| SET EXERCISE |
Starting at the line below that contains "Of the candidates in", print each line through the end of the records exactly as it appears.

| DATA EXTRACT |
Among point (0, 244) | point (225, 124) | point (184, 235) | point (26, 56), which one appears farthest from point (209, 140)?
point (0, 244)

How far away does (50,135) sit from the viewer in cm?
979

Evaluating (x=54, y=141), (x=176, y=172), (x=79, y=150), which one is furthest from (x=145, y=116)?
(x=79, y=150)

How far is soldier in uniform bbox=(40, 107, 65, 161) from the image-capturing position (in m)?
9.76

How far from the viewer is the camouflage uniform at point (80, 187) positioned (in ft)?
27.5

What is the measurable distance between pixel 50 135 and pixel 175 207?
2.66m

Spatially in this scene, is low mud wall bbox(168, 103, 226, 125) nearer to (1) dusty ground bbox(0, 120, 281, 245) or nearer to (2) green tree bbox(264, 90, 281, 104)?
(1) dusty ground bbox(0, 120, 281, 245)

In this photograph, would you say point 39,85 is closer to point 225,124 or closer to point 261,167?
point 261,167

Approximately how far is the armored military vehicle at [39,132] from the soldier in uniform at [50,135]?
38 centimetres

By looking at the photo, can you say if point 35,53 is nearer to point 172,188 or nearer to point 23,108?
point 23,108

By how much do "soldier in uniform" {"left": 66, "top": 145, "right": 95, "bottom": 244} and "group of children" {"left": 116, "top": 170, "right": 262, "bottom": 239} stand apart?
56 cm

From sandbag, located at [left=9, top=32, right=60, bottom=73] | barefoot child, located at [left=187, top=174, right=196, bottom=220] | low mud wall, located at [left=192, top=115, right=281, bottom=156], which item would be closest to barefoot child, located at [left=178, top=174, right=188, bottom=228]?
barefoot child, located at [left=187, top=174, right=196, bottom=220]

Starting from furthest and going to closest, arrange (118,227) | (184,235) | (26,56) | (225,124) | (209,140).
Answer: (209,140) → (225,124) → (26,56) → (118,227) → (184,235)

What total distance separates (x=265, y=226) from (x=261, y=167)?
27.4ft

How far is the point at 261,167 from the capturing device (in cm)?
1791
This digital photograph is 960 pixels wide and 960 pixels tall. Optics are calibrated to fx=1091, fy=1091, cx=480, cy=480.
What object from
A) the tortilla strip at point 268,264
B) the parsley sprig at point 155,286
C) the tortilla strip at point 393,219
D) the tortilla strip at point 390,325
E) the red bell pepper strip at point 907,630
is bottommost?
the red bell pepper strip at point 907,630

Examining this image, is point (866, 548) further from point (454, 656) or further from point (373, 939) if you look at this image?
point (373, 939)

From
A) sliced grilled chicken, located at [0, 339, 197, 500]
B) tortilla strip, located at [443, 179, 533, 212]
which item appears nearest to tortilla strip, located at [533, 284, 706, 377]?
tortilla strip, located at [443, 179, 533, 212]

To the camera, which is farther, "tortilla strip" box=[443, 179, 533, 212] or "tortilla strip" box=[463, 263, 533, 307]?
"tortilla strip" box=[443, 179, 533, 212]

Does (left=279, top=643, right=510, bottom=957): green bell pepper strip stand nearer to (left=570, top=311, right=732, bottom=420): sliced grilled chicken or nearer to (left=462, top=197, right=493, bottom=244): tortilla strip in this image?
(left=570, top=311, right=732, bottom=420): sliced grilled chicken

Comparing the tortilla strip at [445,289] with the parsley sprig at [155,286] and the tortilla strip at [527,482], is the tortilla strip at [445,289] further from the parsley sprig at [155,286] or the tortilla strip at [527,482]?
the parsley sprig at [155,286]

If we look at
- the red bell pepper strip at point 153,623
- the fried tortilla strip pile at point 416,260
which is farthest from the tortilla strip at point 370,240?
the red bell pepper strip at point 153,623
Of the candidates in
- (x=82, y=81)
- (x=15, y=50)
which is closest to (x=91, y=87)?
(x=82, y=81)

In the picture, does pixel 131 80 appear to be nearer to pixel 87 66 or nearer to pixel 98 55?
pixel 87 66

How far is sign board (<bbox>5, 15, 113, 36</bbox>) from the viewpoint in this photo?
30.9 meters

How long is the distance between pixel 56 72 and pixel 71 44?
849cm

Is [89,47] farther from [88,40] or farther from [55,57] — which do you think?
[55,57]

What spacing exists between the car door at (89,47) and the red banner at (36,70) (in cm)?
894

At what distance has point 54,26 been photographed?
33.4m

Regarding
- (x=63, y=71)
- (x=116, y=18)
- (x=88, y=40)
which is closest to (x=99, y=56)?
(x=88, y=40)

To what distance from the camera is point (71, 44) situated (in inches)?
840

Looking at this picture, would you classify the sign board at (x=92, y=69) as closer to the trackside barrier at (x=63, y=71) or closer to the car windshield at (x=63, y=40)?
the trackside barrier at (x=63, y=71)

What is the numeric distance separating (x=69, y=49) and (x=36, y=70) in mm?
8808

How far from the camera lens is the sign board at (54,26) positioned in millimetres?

| THE OUTPUT |
Of the candidates in
- (x=82, y=81)
- (x=15, y=50)
which is closest to (x=91, y=87)?
(x=82, y=81)

In the picture, does pixel 131 80 appear to be nearer to pixel 87 66 or nearer to pixel 98 55?
pixel 87 66

How far is sign board (<bbox>5, 15, 113, 36</bbox>) from the viewpoint in this photo?
30.9 meters

How long is the distance between pixel 56 72 and pixel 71 44?
849cm

Is [89,47] farther from [88,40] or farther from [55,57] — which do you think?
[55,57]

What spacing exists between the car door at (89,47) and the red banner at (36,70) (in cm)?
894

At what distance has point 54,26 been photographed?
33.4m

Regarding
- (x=63, y=71)
- (x=116, y=18)
- (x=88, y=40)
which is closest to (x=99, y=56)?
(x=88, y=40)

To what distance from the camera is point (71, 44) situated (in inches)?
840

Looking at this picture, would you classify the sign board at (x=92, y=69) as closer to the trackside barrier at (x=63, y=71) or closer to the car windshield at (x=63, y=40)?
the trackside barrier at (x=63, y=71)

What is the numeric distance separating (x=69, y=49) and (x=36, y=70) in mm?
8808

How far from the camera lens is the sign board at (54,26) positioned in millimetres?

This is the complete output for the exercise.